DOPC Liposomal Formulation of Antimicrobial Peptide LL17-32 with Reduced Cytotoxicity: A Promising Carrier Against Porphyromonas gingivalis

by Jinyang Han, Josephine L. Meade and Francisco M. Goycoolea

Pharmaceutics 2025, 17(11), 1424; https://doi.org/10.3390/pharmaceutics17111424 - 4 Nov 2025

Abstract

Background/Objectives: The rapid emergence of antibiotic-resistant oral pathogens has rendered many conventional therapies increasingly ineffective. Antimicrobial peptides (AMPs) have emerged as a promising therapeutic alternative due to their unique mechanisms of action and low propensity for inducing resistance. The delivery of novel therapeutic [...] Read more.

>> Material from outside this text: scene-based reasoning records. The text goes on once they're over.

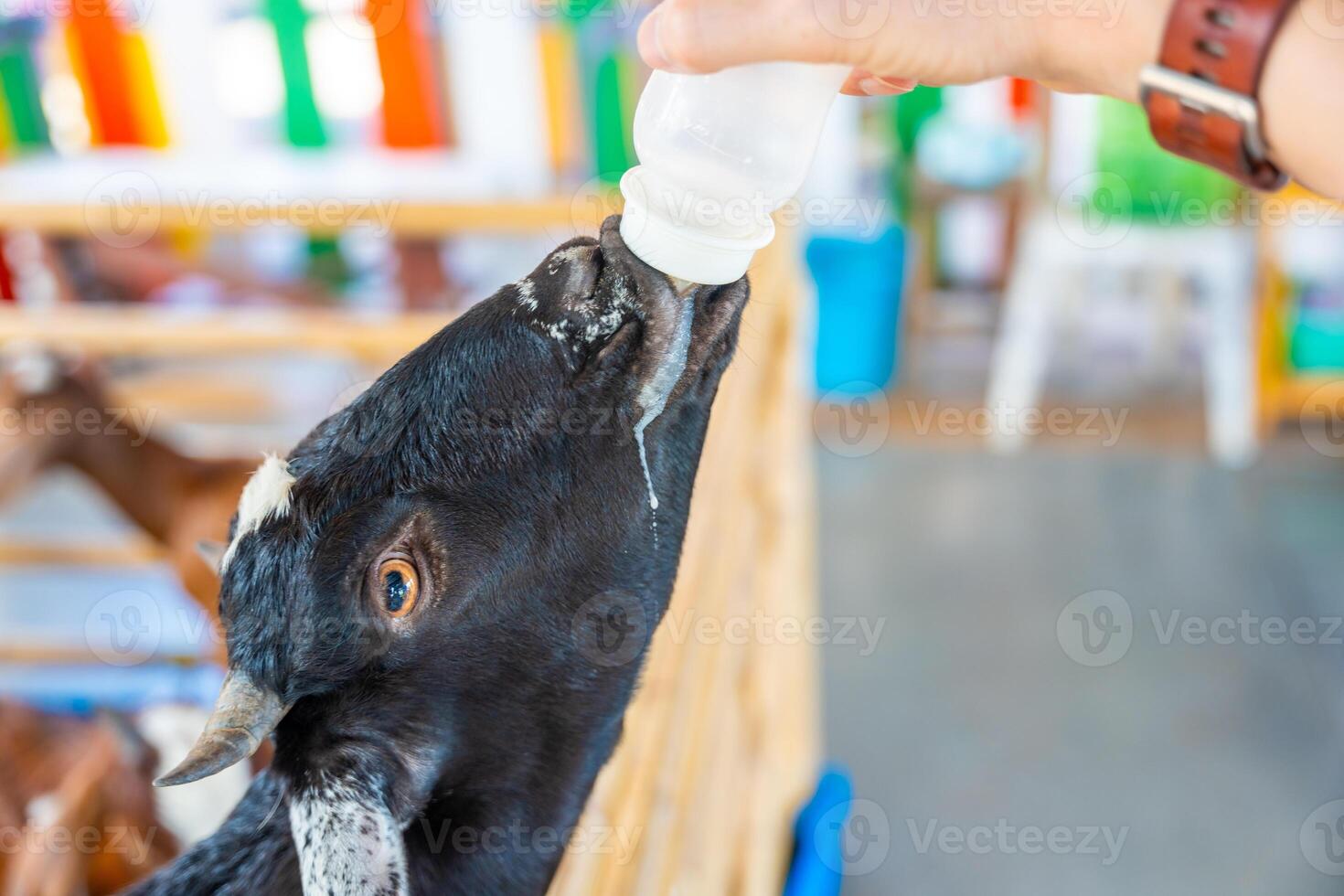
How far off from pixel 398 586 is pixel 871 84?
501 millimetres

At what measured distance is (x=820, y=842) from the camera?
1827 millimetres

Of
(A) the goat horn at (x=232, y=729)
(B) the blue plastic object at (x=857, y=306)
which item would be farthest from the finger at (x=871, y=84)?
(B) the blue plastic object at (x=857, y=306)

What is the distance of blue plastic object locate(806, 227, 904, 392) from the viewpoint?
4102 millimetres

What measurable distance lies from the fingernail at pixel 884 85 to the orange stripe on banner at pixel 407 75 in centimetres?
325

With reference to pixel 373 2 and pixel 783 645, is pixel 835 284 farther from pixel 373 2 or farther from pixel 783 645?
pixel 783 645

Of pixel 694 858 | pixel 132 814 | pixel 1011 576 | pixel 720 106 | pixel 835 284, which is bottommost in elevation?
pixel 1011 576

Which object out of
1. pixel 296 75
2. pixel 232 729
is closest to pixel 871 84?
pixel 232 729

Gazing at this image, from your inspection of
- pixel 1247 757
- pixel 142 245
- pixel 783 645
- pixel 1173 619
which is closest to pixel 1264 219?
pixel 1173 619

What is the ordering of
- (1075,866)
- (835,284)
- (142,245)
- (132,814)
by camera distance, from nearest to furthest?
(132,814)
(1075,866)
(142,245)
(835,284)

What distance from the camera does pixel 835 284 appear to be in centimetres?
412

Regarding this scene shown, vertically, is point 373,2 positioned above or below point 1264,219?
above

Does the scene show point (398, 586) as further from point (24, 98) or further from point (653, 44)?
point (24, 98)

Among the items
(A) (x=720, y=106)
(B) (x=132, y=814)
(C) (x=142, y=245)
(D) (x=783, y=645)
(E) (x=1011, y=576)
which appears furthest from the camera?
(C) (x=142, y=245)

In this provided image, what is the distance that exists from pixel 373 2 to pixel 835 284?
1.88 meters
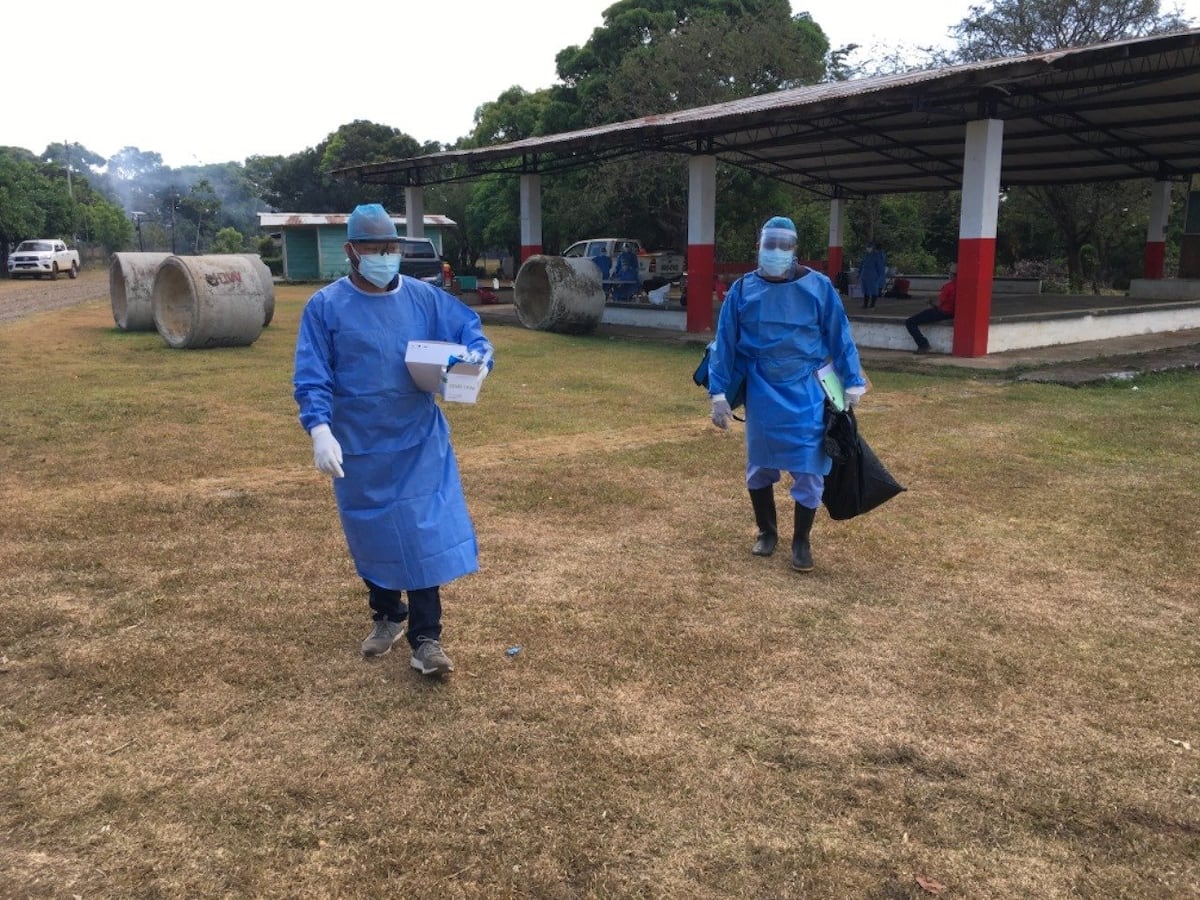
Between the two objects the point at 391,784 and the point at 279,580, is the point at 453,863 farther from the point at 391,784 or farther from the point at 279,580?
the point at 279,580

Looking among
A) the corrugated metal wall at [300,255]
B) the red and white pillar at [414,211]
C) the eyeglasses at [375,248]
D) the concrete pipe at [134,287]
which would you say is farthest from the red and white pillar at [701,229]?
the corrugated metal wall at [300,255]

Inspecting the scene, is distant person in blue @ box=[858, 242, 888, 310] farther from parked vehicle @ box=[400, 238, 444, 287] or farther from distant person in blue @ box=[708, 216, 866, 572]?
distant person in blue @ box=[708, 216, 866, 572]

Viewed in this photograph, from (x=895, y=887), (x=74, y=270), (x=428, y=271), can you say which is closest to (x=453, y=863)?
(x=895, y=887)

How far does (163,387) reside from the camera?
10.4 metres

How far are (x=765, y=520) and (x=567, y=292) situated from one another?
466 inches

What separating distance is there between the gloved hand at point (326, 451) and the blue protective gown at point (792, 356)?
213 cm

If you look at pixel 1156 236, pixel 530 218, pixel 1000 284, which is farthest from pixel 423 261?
pixel 1156 236

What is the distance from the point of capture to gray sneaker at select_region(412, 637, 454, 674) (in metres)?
3.53

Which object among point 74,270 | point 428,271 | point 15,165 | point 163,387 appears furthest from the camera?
point 15,165

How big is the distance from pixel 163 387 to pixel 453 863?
30.1 ft

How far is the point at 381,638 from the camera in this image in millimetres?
3807

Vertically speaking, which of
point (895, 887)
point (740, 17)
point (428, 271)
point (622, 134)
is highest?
point (740, 17)

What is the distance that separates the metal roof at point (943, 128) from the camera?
1155 centimetres

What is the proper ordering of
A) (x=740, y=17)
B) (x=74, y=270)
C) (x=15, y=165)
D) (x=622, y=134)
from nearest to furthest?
(x=622, y=134)
(x=740, y=17)
(x=74, y=270)
(x=15, y=165)
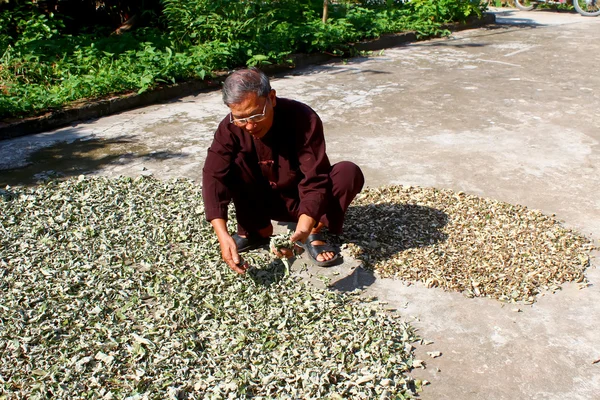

Background/Objectives: The rapid emergence of antibiotic-resistant oral pathogens has rendered many conventional therapies increasingly ineffective. Antimicrobial peptides (AMPs) have emerged as a promising therapeutic alternative due to their unique mechanisms of action and low propensity for inducing resistance. The delivery of novel therapeutic AMPs against oral cavity bacterial infections requires effective pharmaceutical dosage formulations. This study investigated the potential of two liposomal formulations for the association and delivery of the antimicrobial peptide (AMP) LL17-32 against the dental bacterial pathogen Porphyromonas gingivalis. Methods: Liposomes composed of either negatively charged soya lecithin (SL) or neutrally charged dioleoyl-phosphatidylcholine (DOPC) phospholipids were formulated and characterized based on their hydrodynamic size distribution, ζ-potential, morphology, membrane fluidity, peptide association efficiency, stability and release of peptide in vitro under physiological conditions. The characterization of their biological activity included efficiency of bacterial killing, bacterial adherence, and mammalian cell cytotoxicity using human gingival keratinocyte (TIGK) cells. Results: Both liposomal formulations exhibited spherical morphology with hydrodynamic diameters smaller than ~170 nm and demonstrated good colloidal stability. LL17-32 showed high association efficiency with both liposomal membranes, with no detectable LL17-32 in vitro release. In biological assays, peptide-loaded DOPC liposomes exhibited dose-dependent bactericidal activity against P. gingivalis, whereas SL liposomes significantly attenuated the bactericidal effect of LL17-32. Both formulations displayed reduced cytotoxicity toward human gingival keratinocyte (TIGK) cells versus free peptide. Conclusions: These findings suggest that DOPC liposomes represent a promising delivery system for LL17-32 by adhering to P. gingivalis and exhibiting minimal cytotoxicity to mammalian cells. This study emphasises the critical role of lipid charge in designing AMP delivery systems for antibacterial applications, while it additionally demonstrates the utility of flow cytometry as a quantitative tool to assess liposome–bacteria association. Full article

(This article belongs to the Special Issue Biomedical Applications of Nanocarriers in Targeted Delivery of Bioactive Compounds)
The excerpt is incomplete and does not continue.